Enumerate a large subset $X_1=\{x_0,\dots\} $ of $X$ such that $A_{x_n}$ has at least $2^n$ elements and enumerate those elements. For any $S\in 2^{\mathbf N}$, consider the family $a(S)=(a_x)$ of $\prod A_x$ such that for every $n$, $a_{x_n}$ is the $f_n(S)$th element of $A_{x_n}$, and $a_x$ is any fixed element of $A_x$ otherwise. Let $a^*(S)$ be the class of this family in $A^*$. If $S\neq T$, then $f_S(n)\neq f_T(n)$ for all but finitely many $n$, so that $a(S)$ and $a(T)$ differ in a large set (the complement to a finite set in a large set), hence $a^*(S)\neq a^*(T)$. We have thus constructed an injective map from $2^{\mathbf N}$ to $A^*$, hence $\mathrm{Card}(A^*)\geq 2^{\mathbf N}$.

2) An “ultrafilter proof” of the infinite Ramsey theorem

Any infinite graph contains an infinite subset which is either a complete subgraph (any two vertices are linked by an edge) or a discrete subgraph (no two vertices are linked by an edge). In this statement, a graph is assumed to have no loop.

Let $V$ be the set of vertices of your graph $G$. Choose a non principal ultrafilter on $V$. Say a vertex $v\in V$ is social if the set of its neighbors (those linked to $v$ by an edge of $G$) is large; otherwise, say it is lonely. Now, assuming that the set of social vertices is large, we will construct an infinite complete subgraph of $G$. Otherwise, the set of lonely vertices is large and the same construction (or the consideration of the opposite graph) gives an infinite discrete subgraph.

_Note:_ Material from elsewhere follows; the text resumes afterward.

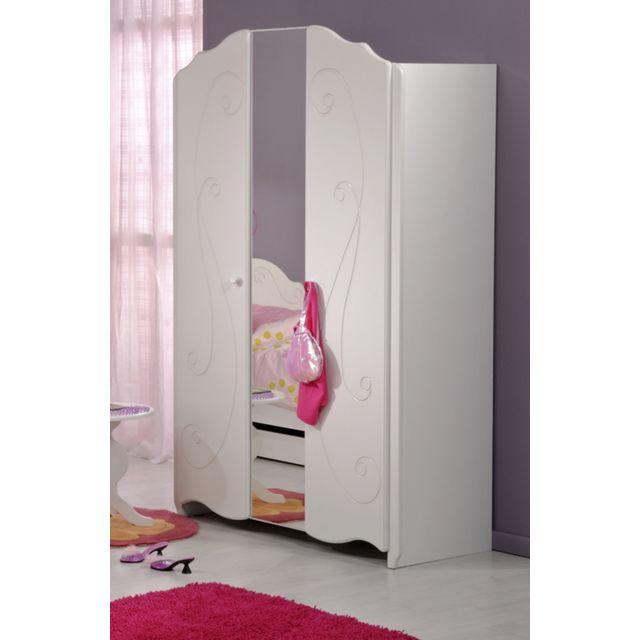 Last Meubles - Armoire 2 portes Valentine Blanc - 52cm x 188cm x 116cm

Fix a social vertex $v_0$. The set of social neighbors of $v_0$ is large, because it is the intersection of the large set of social vertices with the large set of neighbors of $v_0$; so $v_0$ has a social neighbor $v_1$. Assume we have constructed social vertices $v_0,\dots,v_{n-1}$ which are pairwise linked by an edge, the set of social vertices of $V$ which are linked to all of the $v_i$ is large, again because it is the intersection of the large set of social vertices with finitely many large sets of neighbors of each $v_i$. So there is a social vertex $v_n$ which is a neighbor of $v_0,\dots,v_{n-1}$. Go on.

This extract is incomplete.